■ The input ■

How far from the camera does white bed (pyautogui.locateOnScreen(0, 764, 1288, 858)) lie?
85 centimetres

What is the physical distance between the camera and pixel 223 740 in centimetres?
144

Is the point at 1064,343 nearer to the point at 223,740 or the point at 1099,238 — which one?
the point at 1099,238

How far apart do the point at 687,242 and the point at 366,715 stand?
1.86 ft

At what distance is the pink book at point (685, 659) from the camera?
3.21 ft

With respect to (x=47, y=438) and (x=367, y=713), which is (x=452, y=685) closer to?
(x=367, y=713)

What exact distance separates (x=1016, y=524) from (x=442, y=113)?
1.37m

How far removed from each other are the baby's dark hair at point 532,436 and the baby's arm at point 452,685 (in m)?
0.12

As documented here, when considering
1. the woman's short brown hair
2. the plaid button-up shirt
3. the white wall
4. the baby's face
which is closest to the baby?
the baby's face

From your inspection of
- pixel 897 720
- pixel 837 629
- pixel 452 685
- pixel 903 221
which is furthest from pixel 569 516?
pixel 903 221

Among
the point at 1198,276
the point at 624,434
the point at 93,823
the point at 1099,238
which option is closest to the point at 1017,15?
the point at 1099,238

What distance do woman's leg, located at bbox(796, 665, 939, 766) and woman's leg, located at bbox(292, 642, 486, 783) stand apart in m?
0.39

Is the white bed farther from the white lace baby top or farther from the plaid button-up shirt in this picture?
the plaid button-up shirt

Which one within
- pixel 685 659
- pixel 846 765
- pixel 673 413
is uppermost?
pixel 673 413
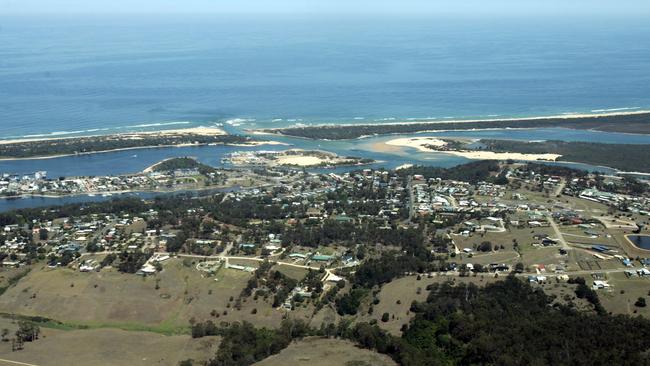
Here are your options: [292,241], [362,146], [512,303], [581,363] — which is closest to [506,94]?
[362,146]

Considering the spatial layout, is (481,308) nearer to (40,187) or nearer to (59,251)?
(59,251)

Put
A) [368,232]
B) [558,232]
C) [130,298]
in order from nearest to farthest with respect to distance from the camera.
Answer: [130,298], [558,232], [368,232]

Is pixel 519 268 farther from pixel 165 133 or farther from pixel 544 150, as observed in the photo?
pixel 165 133

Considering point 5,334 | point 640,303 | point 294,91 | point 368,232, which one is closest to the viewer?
point 5,334

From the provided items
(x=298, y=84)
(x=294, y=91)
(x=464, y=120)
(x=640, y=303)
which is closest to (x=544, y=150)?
(x=464, y=120)

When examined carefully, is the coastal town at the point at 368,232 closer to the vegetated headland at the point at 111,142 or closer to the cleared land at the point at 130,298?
the cleared land at the point at 130,298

■ Goal ■
Restate word for word the lines from the one holding "Is pixel 519" to the end of the listing, both ends included, and nothing more.

■ Answer to this exercise ■
Is pixel 519 268 farther from pixel 165 133 or farther from pixel 544 150, as observed in the photo?
pixel 165 133

Considering point 5,334 | point 640,303 | point 294,91 | point 368,232, which one is closest to the viewer?
point 5,334

From the provided items
(x=298, y=84)
(x=294, y=91)
(x=464, y=120)
(x=640, y=303)
which is closest to (x=544, y=150)?
(x=464, y=120)

When examined carefully, is the coastal town at the point at 368,232 closer to the vegetated headland at the point at 111,142 or closer to the cleared land at the point at 130,298?
the cleared land at the point at 130,298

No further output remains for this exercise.